In der expressiven Frage steht der Frager im Mittelpunkt. Sie zielt auf die Selbstdarstellung und ist kommunikationsfeindlich. Man kann sich darunter eine nur sprechende Person vorstellen.
In der rezeptiven Frage steht die Antwort im Mittelpunkt. Die Frage zielt auf eine Antwort. Vorzustellen wäre eine Person, die nie redet sondern nur zuhört.
Stellt man sich solch eine Frage-Antwort-Beziehung vor, so ist man bei der Frage nach den Machtverhältnissen dieser beiden Personen. Von einem Dialog lässt sich im eigentlichen Sinne nicht mehr sprechen. Im Alltag wird man es mit einer Frageform zu tun haben, die beide Formen gebraucht. Auch in der wissenschaftliche Forschung wird man beide Formen anwenden, wenn man auf die Entdeckung von Neuem zielt.
So steht in der wissenschaftlichen Verwendung der explorativen Frage der Gegenstand im Mittelpunkt. Sie zielt auf die Erkenntnis des Gegenstandes, des Objektes. Sie reflektiert die Frage-Antwort-Beziehung.
Für den weiteren Forschungsgang dieser Arbeit wird die Fragestrategie wichtig.
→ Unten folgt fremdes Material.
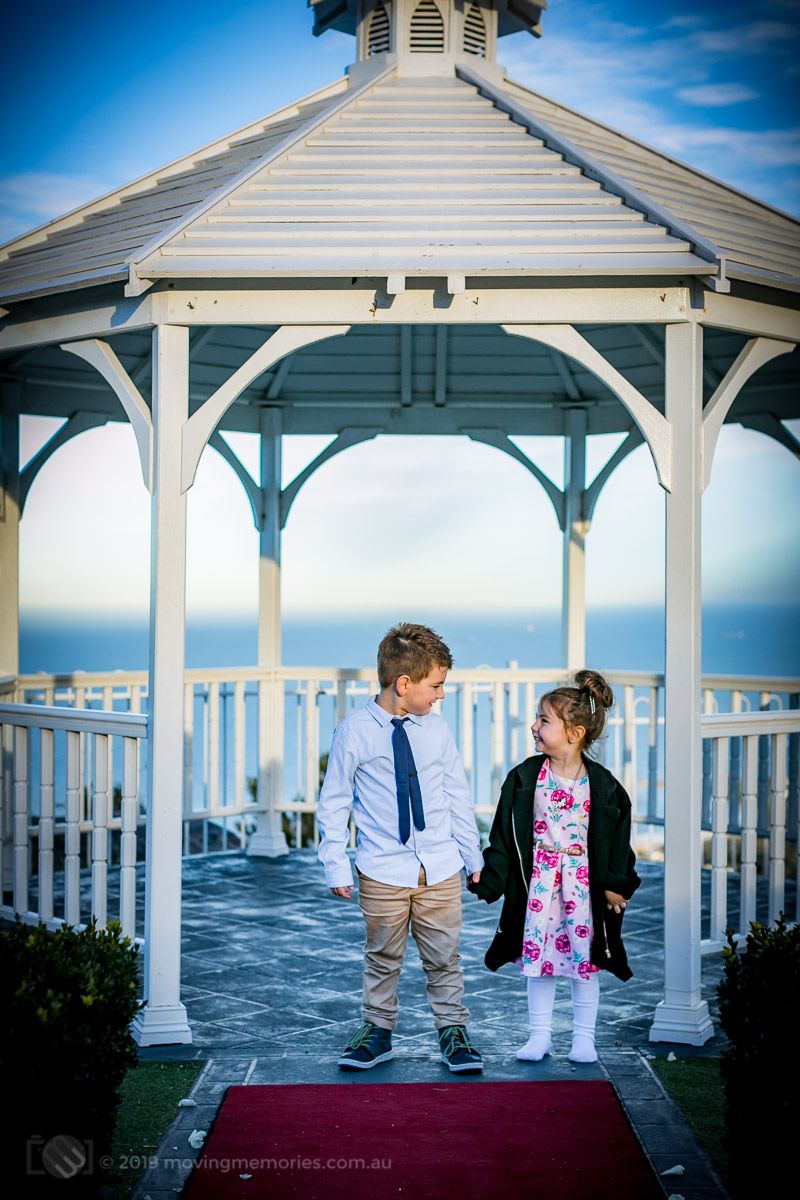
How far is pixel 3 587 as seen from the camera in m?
8.45

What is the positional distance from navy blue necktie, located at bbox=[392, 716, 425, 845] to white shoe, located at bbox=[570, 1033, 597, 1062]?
1.10 m

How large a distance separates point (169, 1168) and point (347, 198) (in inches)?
167

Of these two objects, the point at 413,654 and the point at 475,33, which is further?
the point at 475,33

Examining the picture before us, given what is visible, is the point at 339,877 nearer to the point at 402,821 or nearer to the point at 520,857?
the point at 402,821

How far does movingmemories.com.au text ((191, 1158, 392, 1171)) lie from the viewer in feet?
13.8

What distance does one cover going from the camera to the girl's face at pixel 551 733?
5.11 m

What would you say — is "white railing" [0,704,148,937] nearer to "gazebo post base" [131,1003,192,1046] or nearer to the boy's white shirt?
"gazebo post base" [131,1003,192,1046]


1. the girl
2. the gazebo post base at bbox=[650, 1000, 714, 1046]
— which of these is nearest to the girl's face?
the girl

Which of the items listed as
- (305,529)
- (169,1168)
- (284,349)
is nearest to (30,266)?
(284,349)

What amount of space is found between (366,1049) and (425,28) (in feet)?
20.2

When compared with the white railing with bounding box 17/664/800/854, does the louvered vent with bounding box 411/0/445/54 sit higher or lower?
higher

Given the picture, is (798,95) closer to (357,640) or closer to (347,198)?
(347,198)

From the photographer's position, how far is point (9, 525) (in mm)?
8578

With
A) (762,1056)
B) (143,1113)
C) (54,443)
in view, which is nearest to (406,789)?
(143,1113)
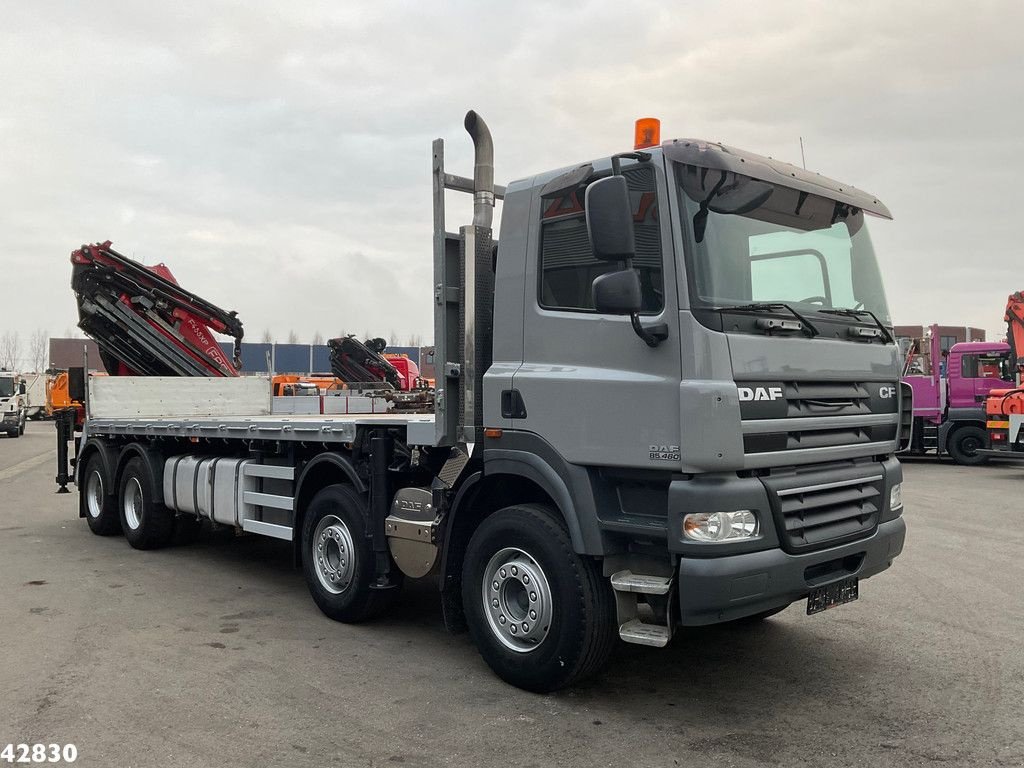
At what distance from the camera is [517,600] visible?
16.3 feet

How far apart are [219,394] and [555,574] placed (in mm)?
7066

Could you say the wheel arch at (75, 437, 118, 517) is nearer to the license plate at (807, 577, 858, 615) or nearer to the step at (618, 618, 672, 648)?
the step at (618, 618, 672, 648)

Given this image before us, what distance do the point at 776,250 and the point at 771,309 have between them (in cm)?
45

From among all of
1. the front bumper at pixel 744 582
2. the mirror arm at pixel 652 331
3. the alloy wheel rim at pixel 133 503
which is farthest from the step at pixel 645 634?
the alloy wheel rim at pixel 133 503

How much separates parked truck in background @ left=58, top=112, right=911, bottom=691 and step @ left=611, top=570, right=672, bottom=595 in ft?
0.05

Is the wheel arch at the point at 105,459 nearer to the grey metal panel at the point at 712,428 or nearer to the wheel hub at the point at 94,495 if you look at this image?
the wheel hub at the point at 94,495

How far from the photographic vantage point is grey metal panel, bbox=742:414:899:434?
166 inches

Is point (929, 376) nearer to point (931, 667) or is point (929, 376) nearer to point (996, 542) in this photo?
point (996, 542)

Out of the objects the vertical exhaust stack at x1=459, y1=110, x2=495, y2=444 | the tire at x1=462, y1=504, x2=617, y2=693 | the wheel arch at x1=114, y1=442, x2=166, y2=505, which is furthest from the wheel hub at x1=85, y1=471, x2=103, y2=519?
the tire at x1=462, y1=504, x2=617, y2=693

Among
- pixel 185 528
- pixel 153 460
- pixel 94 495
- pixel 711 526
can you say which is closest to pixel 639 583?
pixel 711 526

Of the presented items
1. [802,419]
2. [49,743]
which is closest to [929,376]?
[802,419]

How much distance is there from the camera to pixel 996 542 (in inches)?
380

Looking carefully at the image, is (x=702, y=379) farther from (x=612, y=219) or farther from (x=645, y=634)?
(x=645, y=634)

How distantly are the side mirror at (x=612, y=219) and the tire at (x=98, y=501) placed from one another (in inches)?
312
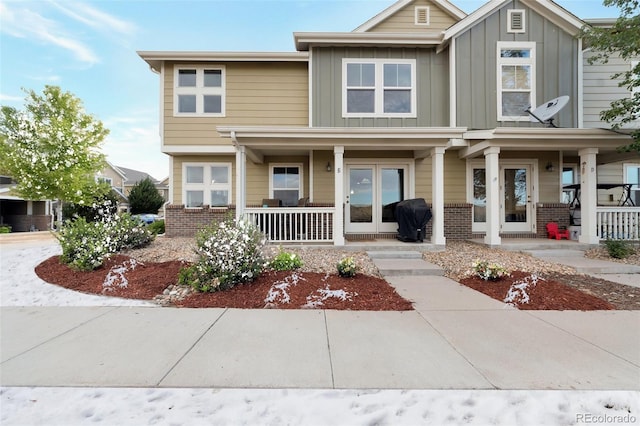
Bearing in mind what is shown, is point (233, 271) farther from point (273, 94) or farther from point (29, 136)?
point (29, 136)

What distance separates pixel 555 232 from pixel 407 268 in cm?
555

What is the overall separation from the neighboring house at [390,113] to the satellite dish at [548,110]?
1.00 feet

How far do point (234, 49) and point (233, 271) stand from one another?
7.53 metres

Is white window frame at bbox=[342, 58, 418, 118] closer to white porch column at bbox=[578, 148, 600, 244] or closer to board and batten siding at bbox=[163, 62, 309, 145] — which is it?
board and batten siding at bbox=[163, 62, 309, 145]

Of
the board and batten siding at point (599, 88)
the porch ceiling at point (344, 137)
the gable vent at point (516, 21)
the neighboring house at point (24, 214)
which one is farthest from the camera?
the neighboring house at point (24, 214)

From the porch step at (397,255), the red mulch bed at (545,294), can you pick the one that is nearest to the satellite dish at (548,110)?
the red mulch bed at (545,294)

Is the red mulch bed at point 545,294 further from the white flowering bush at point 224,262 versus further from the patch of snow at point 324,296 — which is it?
the white flowering bush at point 224,262

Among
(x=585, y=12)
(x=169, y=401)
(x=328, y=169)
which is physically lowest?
(x=169, y=401)

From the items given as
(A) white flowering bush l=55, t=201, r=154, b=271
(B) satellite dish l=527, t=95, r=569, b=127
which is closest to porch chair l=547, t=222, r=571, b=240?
(B) satellite dish l=527, t=95, r=569, b=127

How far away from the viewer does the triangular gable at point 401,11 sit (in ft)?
30.4

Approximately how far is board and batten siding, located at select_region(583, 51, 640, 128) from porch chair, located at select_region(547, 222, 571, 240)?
11.4 ft

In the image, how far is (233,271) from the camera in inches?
177

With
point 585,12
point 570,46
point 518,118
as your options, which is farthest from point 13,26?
point 585,12

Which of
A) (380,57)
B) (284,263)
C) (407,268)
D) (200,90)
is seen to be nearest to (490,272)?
(407,268)
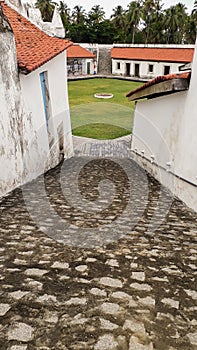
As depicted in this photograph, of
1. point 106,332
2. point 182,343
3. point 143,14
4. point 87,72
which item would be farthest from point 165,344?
Result: point 143,14

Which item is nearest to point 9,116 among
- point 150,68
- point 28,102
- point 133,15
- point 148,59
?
point 28,102

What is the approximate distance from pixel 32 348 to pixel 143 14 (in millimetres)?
59255

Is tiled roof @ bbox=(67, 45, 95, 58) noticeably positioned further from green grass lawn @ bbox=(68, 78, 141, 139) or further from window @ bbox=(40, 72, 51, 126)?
window @ bbox=(40, 72, 51, 126)

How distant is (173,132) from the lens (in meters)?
8.05

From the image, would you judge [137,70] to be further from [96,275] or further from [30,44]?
[96,275]

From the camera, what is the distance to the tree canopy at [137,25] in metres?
51.3

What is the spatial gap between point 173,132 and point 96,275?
19.1 feet

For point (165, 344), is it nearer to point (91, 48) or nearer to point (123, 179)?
point (123, 179)

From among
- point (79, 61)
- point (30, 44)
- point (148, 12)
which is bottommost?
point (79, 61)

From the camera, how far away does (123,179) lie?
29.6ft

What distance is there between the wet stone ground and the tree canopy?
2016 inches

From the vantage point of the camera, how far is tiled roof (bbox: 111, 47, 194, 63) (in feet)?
117

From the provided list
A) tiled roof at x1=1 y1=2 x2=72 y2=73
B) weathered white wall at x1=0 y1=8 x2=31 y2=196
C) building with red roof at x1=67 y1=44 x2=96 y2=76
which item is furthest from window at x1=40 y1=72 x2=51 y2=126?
building with red roof at x1=67 y1=44 x2=96 y2=76

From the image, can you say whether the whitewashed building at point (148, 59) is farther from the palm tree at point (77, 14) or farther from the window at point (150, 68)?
the palm tree at point (77, 14)
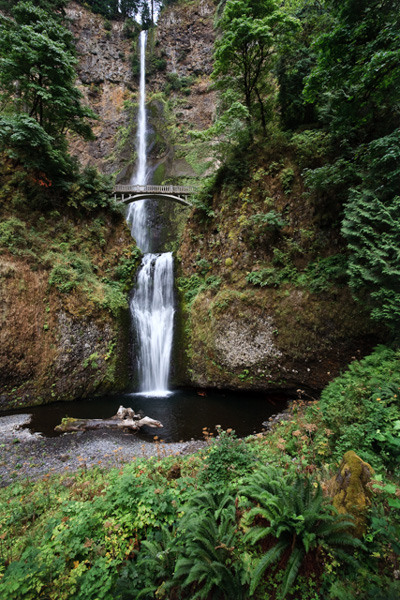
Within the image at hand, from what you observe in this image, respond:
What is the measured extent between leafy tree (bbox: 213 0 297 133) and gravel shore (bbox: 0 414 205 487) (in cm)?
1252

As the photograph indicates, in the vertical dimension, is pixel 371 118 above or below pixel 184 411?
above

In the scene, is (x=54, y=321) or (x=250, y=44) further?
(x=250, y=44)

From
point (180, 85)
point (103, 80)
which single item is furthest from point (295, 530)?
point (103, 80)

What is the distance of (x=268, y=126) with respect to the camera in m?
11.9

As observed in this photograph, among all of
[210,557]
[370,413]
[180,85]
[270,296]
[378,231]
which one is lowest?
[210,557]

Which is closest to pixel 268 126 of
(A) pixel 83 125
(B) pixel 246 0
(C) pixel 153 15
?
(B) pixel 246 0

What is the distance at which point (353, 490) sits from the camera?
2.40 m

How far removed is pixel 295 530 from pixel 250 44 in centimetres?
1541

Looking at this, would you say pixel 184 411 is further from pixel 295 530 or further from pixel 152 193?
pixel 152 193

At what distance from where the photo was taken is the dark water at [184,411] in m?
Result: 7.81

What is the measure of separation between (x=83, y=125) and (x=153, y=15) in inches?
1436

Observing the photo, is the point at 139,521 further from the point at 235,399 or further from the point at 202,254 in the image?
the point at 202,254

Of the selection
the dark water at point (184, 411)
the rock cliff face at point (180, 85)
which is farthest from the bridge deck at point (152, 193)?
the dark water at point (184, 411)

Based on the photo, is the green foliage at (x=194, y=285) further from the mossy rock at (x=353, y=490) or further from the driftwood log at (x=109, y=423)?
the mossy rock at (x=353, y=490)
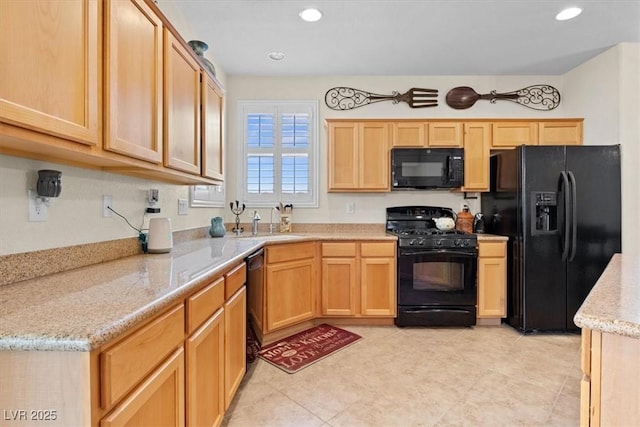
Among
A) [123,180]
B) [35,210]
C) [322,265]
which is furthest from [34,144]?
[322,265]

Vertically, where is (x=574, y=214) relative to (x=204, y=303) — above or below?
above

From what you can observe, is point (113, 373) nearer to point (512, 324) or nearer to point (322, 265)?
point (322, 265)

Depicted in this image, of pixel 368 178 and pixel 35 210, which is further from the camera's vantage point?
pixel 368 178

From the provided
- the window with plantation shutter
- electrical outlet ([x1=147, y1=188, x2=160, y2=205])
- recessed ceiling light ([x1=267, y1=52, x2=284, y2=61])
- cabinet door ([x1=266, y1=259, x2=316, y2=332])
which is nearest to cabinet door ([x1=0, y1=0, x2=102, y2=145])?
electrical outlet ([x1=147, y1=188, x2=160, y2=205])

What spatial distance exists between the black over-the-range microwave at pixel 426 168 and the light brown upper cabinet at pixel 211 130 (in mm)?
1716

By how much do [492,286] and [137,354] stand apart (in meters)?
3.13

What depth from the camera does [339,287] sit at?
3174 millimetres

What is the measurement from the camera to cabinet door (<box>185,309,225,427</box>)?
1.26 metres

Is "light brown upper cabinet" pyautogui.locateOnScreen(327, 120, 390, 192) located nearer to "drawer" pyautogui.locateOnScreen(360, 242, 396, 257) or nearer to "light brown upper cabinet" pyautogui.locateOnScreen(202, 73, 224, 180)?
"drawer" pyautogui.locateOnScreen(360, 242, 396, 257)

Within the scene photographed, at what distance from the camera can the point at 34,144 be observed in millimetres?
991

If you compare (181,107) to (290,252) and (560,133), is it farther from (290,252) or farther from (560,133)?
(560,133)

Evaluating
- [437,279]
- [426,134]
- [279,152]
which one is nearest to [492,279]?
[437,279]

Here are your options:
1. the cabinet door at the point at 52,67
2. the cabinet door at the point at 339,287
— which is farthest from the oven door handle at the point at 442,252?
the cabinet door at the point at 52,67

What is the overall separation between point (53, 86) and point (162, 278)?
0.73m
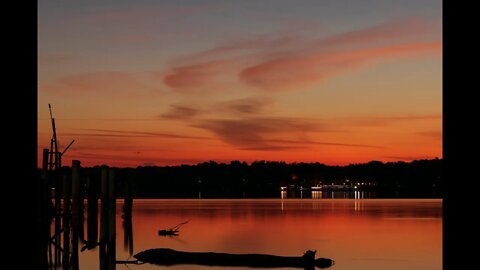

Diese Fragestrategie hängt davon ab, wie das zu befragende Objekt beschaffen ist. Ist es eine Person, so dürfte die Anpassung und die Antipation an den oder die Antwortende geraten sei. Befrage ich mich selbst, so scheint es nützlich die Fragen von den Antworten zu trennen. Wenn ich Texte oder Dinge befrage, so muss ich als Frager die Antwort aus dem Text entnehmen und sie anstelle des Dings geben, denn die Dinge sprechen nicht von sich.
Weitere wichtige Verfahren, die sich aus den Alltagsverfahren herausentwickelt haben, bilden das wissenschaftliche Experiment (in unserem Zusammenhang wäre dies die experimentelle Frage) und die wissenschaftliche Beobachtung (die beobachtende Antwort). Beide bilden einen Gegensatz von expressiven, aktiven Verfahren und rezeptiven, passiven Verfahren. Frage, Antwort, rezeptiv, expressiv, handeln, bewerten, Beobachtung, Experiment bilden Elemente unseres Forschungsganges. Diese Elemente sind, dies wurde oben schon erwähnt, den alltägliche Verfahren, wie sich jeder von uns in der Interaktion mit der Welt anwendet, entnommen. Um sie für unsere wissenschaftliche Untersuchung nutzbar zu machen, brauchen diese Alltagsverfahren eine wissenschaftliche Wendung.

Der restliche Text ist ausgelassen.